By Lauren Wanko
It’s the last thing any Jersey shore town needs, another storm. Frustrated locals are fed up with mother nature.
For Wall Township resident Susan Mueller, enough is enough. “We’ve been through several storms and it’s taken a toll on quite a few families,” she said.
Others like Neptune Township resident Donovan Whyte are taking it in stride. “So far it has been good in terms of this winter, not much snow. So I am looking forward to it,” Whyte said.
Today, beach communities are bracing for the worst.
“As long as it warms up and the snow melts quick, we’ll be fine but if it don’t then we’re going to be in trouble,” said Richard Bianchi, Jr., Bradley Beach’s Operating Supervisor of Public Works.
In Bradley Beach, crews race to demo the miniature golf course torn apart by the storm and strap down equipment and supplies, before tomorrow’s predicted high winds and snow.
“We’re trying to tighten everything up so we can, after the storm, come back there and start working there cause we only have three months till Memorial Day’s here,” said Bianchi. He thinks the beach is secure. “We have a quarter of a mile of the dune project already started with trees in them, so let the sand blow. We’re ready for it down there.”
And then there are the temporary sand barrier, constructed after the storm, specifically for protection against nor’easters. It stretches the entire beachfront, just over a mile — 10 feet tall and 20 feet wide.
In Belmar, preparations for the storm are already underway, between the thunderous sound of the boardwalk pilings being driven into the sand and the four pumps behind me, pumping out thousands of gallons of water from Lake Como into the Atlantic Ocean. The mayor says the town is ready for tomorrow’s nor’easter.

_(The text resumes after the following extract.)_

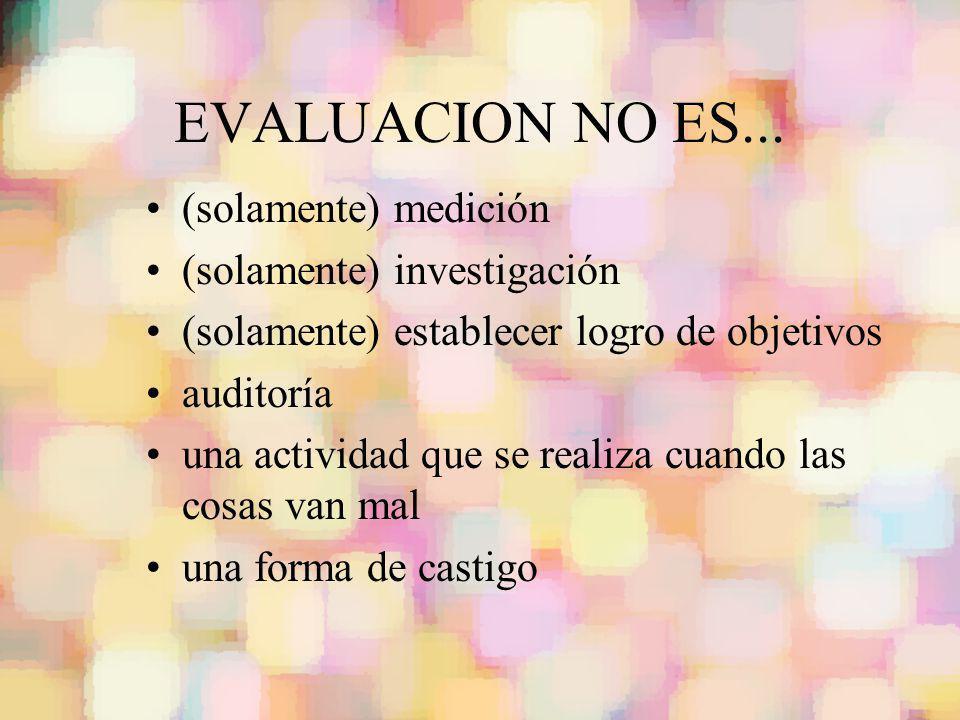EVALUACION NO ES... (solamente) medición (solamente) investigación (solamente) establecer logro de objetivos auditoría una actividad que se realiza cu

“The outflow pipe is broken since the hurricane so the only way to get the water out of the lakes is to pump it out for right now in anticipation of whatever storm event we have whether it’s rain or snow,” explained Mayor Matthew Doherty.

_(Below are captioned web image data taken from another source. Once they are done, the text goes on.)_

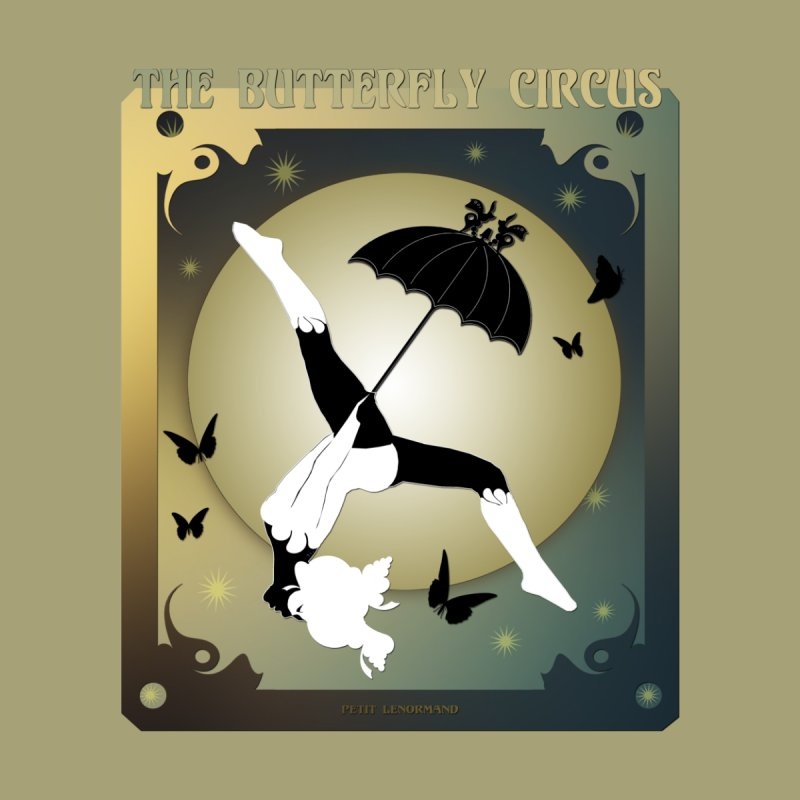 The Butterfly Circus Over the Moon Design Accessories Bag by theatticshoppe's Artist Shop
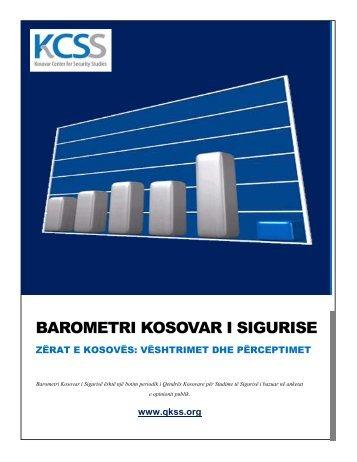 Barometri Kosovar i Sigurisë - Zërat e Kosovës - QKSS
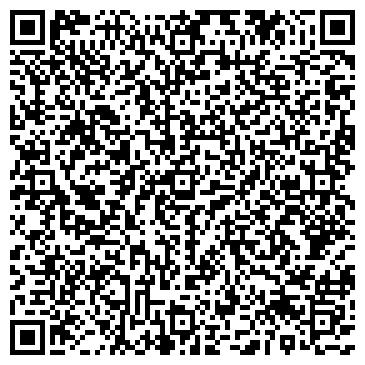 QR-код с контактной информацией организации Alba Group (Альба Груп), ТОО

Today, teams add snow fencing in the hopes of keeping the sand on the beach, and temporary sand dunes are expected to protect oceanfront homes. Farther down Ocean Avenue, crews are ahead of schedule on the boardwalk reconstruction and it seems as though a winter storm won’t get in their way. Contractors are on duty tomorrow.
“Regarding the equipment, they’re only going to use what’s necessary, and what’s not necessary will be strapped down and secured,” said Doherty.
Whatever mother nature brings tomorrow, these shore communities are determined to keep moving forward.